In Mongoven's words, his "main recommendation" to the CCC is to "mobilize science against the precautionary principle", which, Mongoven says, "dovetails with long range objectives regarding risk assessment".
The precautionary principle is a way of dealing with uncertainty in decision-making. The core idea is a willingness to take protective action without waiting for scientific proof of the need, on the grounds that delay may cause irreparable harm. Implied in the precautionary principle is what the IJC called "reverse onus" — shifting the burden of proof onto those who propose to dump persistent poisons into the environment.
The main alternative to the precautionary principle is the way the US currently does business. First, actions are proposed by corporations. Then risk assessments may be done (but usually are not required) to convince the public that the damage will be insignificant. Risk assessment is almost never a serious barrier to an economic activity. Therefore, the action is taken. It is then up to the public to show that harm has been done before controls can be initiated.

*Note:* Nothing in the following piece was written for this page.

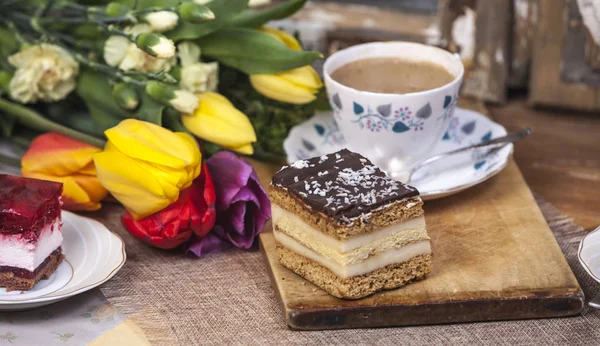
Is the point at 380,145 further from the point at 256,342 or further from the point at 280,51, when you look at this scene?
the point at 256,342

Mongoven says that the US Constitution requires that "an activity or product be proven to be harmful to public health and safety before being prohibited". In other words, corporations are allowed to release poisons until people have been harmed sufficiently that they can prove to the satisfaction of scientists that this poison caused that illness.
Given an identical scenario, the principle of precautionary action would dictate that the environment and humans should not be exposed to anything that meets the definition of a persistent poison, so preventive action would be taken, even in the absence of scientific certainty that this particular poison would cause identifiable harm.
Mongoven sees this as the major struggle of our time. Within that framework, here is some of Mongoven's advice to the Chlorine Chemistry Council:
- "Engage a broad effort on risk assessment within the scientific community, even in groups which have taken positions against chlorine."
- "Move quickly to take advantage of the visibility of the shortcomings of the current system by having scientists and Congressmen ready to call for the process on [sic] risk assessment CCC and CMA would like to see put in place."
- "Bring the state governors in on the issue of risk assessment by communicating the benefits to them from being able to rely on a national standard."
- "Take steps to discredit the precautionary principle within the more moderate environmental groups as well as within the scientific and medical communities."
Working for the Chlorine Chemistry Council, Mongoven has identified two of the four key areas of environmental debate: do we exercise restraint and take precautionary action to prevent harm, or do we allow corporations to hurt people before controls can be initiated?
And: Must the public prove that harm has occurred, or should corporations bear the burden of showing that what they plan to do isn't likely to be harmful?
But there are two additional key issues that Mongoven missed:
- Shouldn't a corporation have to show that it has examined all reasonable alternatives and prove that it has selected the least damaging option?
- And the big one: Who gets to decide?